### Records for this task
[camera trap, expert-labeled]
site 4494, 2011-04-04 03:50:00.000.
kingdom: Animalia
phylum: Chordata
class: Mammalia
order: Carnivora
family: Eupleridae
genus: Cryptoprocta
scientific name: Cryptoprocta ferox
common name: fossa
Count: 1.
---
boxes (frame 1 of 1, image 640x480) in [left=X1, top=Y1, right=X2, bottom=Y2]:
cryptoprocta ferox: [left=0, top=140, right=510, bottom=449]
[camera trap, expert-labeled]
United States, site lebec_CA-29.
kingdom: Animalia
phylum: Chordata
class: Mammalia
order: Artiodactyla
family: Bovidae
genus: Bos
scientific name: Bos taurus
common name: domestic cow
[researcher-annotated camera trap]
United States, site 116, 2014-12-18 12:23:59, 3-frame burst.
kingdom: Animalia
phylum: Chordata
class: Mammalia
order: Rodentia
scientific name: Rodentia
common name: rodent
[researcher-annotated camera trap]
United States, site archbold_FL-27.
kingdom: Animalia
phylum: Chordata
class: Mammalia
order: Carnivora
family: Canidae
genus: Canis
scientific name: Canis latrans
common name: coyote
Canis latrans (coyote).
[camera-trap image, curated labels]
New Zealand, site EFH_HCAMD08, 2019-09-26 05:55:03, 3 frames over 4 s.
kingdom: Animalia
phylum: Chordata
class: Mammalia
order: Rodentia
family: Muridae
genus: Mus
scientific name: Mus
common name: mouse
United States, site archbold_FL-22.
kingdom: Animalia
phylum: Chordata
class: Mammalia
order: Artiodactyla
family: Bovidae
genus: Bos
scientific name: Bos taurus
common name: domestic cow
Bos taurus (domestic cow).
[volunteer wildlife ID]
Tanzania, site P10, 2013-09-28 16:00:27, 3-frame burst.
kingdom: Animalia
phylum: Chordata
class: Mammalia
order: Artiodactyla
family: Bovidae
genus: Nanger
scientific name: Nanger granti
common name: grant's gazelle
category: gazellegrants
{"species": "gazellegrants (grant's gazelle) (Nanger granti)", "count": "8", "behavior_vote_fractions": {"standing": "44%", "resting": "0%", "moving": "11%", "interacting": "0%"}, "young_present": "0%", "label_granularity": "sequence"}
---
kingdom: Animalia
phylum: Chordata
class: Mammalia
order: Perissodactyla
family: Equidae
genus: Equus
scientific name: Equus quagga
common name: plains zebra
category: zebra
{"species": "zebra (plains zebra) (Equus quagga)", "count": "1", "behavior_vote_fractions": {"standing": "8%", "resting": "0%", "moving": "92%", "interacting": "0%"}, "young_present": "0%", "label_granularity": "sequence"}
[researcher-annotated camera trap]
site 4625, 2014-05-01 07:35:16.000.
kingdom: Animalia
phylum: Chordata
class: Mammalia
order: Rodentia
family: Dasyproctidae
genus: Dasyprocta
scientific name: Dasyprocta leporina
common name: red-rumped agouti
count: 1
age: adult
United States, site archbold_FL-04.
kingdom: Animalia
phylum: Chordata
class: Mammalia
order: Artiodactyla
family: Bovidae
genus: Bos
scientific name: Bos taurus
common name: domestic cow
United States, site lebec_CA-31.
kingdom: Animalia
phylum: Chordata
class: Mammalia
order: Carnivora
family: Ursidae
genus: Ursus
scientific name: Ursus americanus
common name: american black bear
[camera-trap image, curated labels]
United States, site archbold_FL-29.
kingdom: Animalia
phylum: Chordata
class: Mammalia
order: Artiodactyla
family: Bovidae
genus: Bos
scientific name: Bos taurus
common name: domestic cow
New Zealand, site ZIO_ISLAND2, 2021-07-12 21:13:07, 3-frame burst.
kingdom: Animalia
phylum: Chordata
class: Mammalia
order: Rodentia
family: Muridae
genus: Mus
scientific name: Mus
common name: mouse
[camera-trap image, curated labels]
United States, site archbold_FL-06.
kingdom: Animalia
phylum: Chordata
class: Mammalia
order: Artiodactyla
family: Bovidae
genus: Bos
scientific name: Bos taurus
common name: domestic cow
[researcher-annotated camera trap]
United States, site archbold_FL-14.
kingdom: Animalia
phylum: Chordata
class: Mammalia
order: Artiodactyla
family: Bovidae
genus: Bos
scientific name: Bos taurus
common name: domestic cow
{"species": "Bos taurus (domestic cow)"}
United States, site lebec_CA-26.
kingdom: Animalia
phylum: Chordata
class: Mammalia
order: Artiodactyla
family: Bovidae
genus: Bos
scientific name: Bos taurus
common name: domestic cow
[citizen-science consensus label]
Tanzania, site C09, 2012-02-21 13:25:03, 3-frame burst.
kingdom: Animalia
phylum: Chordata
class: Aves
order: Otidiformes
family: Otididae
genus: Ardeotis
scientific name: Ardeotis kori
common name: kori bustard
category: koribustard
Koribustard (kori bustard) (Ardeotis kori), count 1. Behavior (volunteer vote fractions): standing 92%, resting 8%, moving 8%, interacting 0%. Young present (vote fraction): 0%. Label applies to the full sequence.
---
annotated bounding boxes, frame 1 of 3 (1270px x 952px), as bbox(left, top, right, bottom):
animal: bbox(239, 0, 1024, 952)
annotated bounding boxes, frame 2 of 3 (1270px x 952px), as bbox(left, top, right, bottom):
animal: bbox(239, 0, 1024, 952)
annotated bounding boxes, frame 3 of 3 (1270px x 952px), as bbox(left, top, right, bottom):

### Problem to solve
Using the material above, retype every line without altering it.

### Result for this exercise
[camera trap, expert-labeled]
site 4494, 2011-04-04 03:50:00.000.
kingdom: Animalia
phylum: Chordata
class: Mammalia
order: Carnivora
family: Eupleridae
genus: Cryptoprocta
scientific name: Cryptoprocta ferox
common name: fossa
Count: 1.
---
boxes (frame 1 of 1, image 640x480) in [left=X1, top=Y1, right=X2, bottom=Y2]:
cryptoprocta ferox: [left=0, top=140, right=510, bottom=449]
[camera trap, expert-labeled]
United States, site lebec_CA-29.
kingdom: Animalia
phylum: Chordata
class: Mammalia
order: Artiodactyla
family: Bovidae
genus: Bos
scientific name: Bos taurus
common name: domestic cow
[researcher-annotated camera trap]
United States, site 116, 2014-12-18 12:23:59, 3-frame burst.
kingdom: Animalia
phylum: Chordata
class: Mammalia
order: Rodentia
scientific name: Rodentia
common name: rodent
[researcher-annotated camera trap]
United States, site archbold_FL-27.
kingdom: Animalia
phylum: Chordata
class: Mammalia
order: Carnivora
family: Canidae
genus: Canis
scientific name: Canis latrans
common name: coyote
Canis latrans (coyote).
[camera-trap image, curated labels]
New Zealand, site EFH_HCAMD08, 2019-09-26 05:55:03, 3 frames over 4 s.
kingdom: Animalia
phylum: Chordata
class: Mammalia
order: Rodentia
family: Muridae
genus: Mus
scientific name: Mus
common name: mouse
United States, site archbold_FL-22.
kingdom: Animalia
phylum: Chordata
class: Mammalia
order: Artiodactyla
family: Bovidae
genus: Bos
scientific name: Bos taurus
common name: domestic cow
Bos taurus (domestic cow).
[volunteer wildlife ID]
Tanzania, site P10, 2013-09-28 16:00:27, 3-frame burst.
kingdom: Animalia
phylum: Chordata
class: Mammalia
order: Artiodactyla
family: Bovidae
genus: Nanger
scientific name: Nanger granti
common name: grant's gazelle
category: gazellegrants
{"species": "gazellegrants (grant's gazelle) (Nanger granti)", "count": "8", "behavior_vote_fractions": {"standing": "44%", "resting": "0%", "moving": "11%", "interacting": "0%"}, "young_present": "0%", "label_granularity": "sequence"}
---
kingdom: Animalia
phylum: Chordata
class: Mammalia
order: Perissodactyla
family: Equidae
genus: Equus
scientific name: Equus quagga
common name: plains zebra
category: zebra
{"species": "zebra (plains zebra) (Equus quagga)", "count": "1", "behavior_vote_fractions": {"standing": "8%", "resting": "0%", "moving": "92%", "interacting": "0%"}, "young_present": "0%", "label_granularity": "sequence"}
[researcher-annotated camera trap]
site 4625, 2014-05-01 07:35:16.000.
kingdom: Animalia
phylum: Chordata
class: Mammalia
order: Rodentia
family: Dasyproctidae
genus: Dasyprocta
scientific name: Dasyprocta leporina
common name: red-rumped agouti
count: 1
age: adult
United States, site archbold_FL-04.
kingdom: Animalia
phylum: Chordata
class: Mammalia
order: Artiodactyla
family: Bovidae
genus: Bos
scientific name: Bos taurus
common name: domestic cow
United States, site lebec_CA-31.
kingdom: Animalia
phylum: Chordata
class: Mammalia
order: Carnivora
family: Ursidae
genus: Ursus
scientific name: Ursus americanus
common name: american black bear
[camera-trap image, curated labels]
United States, site archbold_FL-29.
kingdom: Animalia
phylum: Chordata
class: Mammalia
order: Artiodactyla
family: Bovidae
genus: Bos
scientific name: Bos taurus
common name: domestic cow
New Zealand, site ZIO_ISLAND2, 2021-07-12 21:13:07, 3-frame burst.
kingdom: Animalia
phylum: Chordata
class: Mammalia
order: Rodentia
family: Muridae
genus: Mus
scientific name: Mus
common name: mouse
[camera-trap image, curated labels]
United States, site archbold_FL-06.
kingdom: Animalia
phylum: Chordata
class: Mammalia
order: Artiodactyla
family: Bovidae
genus: Bos
scientific name: Bos taurus
common name: domestic cow
[researcher-annotated camera trap]
United States, site archbold_FL-14.
kingdom: Animalia
phylum: Chordata
class: Mammalia
order: Artiodactyla
family: Bovidae
genus: Bos
scientific name: Bos taurus
common name: domestic cow
{"species": "Bos taurus (domestic cow)"}
United States, site lebec_CA-26.
kingdom: Animalia
phylum: Chordata
class: Mammalia
order: Artiodactyla
family: Bovidae
genus: Bos
scientific name: Bos taurus
common name: domestic cow
[citizen-science consensus label]
Tanzania, site C09, 2012-02-21 13:25:03, 3-frame burst.
kingdom: Animalia
phylum: Chordata
class: Aves
order: Otidiformes
family: Otididae
genus: Ardeotis
scientific name: Ardeotis kori
common name: kori bustard
category: koribustard
Koribustard (kori bustard) (Ardeotis kori), count 1. Behavior (volunteer vote fractions): standing 92%, resting 8%, moving 8%, interacting 0%. Young present (vote fraction): 0%. Label applies to the full sequence.
---
annotated bounding boxes, frame 1 of 3 (1270px x 952px), as bbox(left, top, right, bottom):
animal: bbox(239, 0, 1024, 952)
annotated bounding boxes, frame 2 of 3 (1270px x 952px), as bbox(left, top, right, bottom):
animal: bbox(239, 0, 1024, 952)
annotated bounding boxes, frame 3 of 3 (1270px x 952px), as bbox(left, top, right, bottom):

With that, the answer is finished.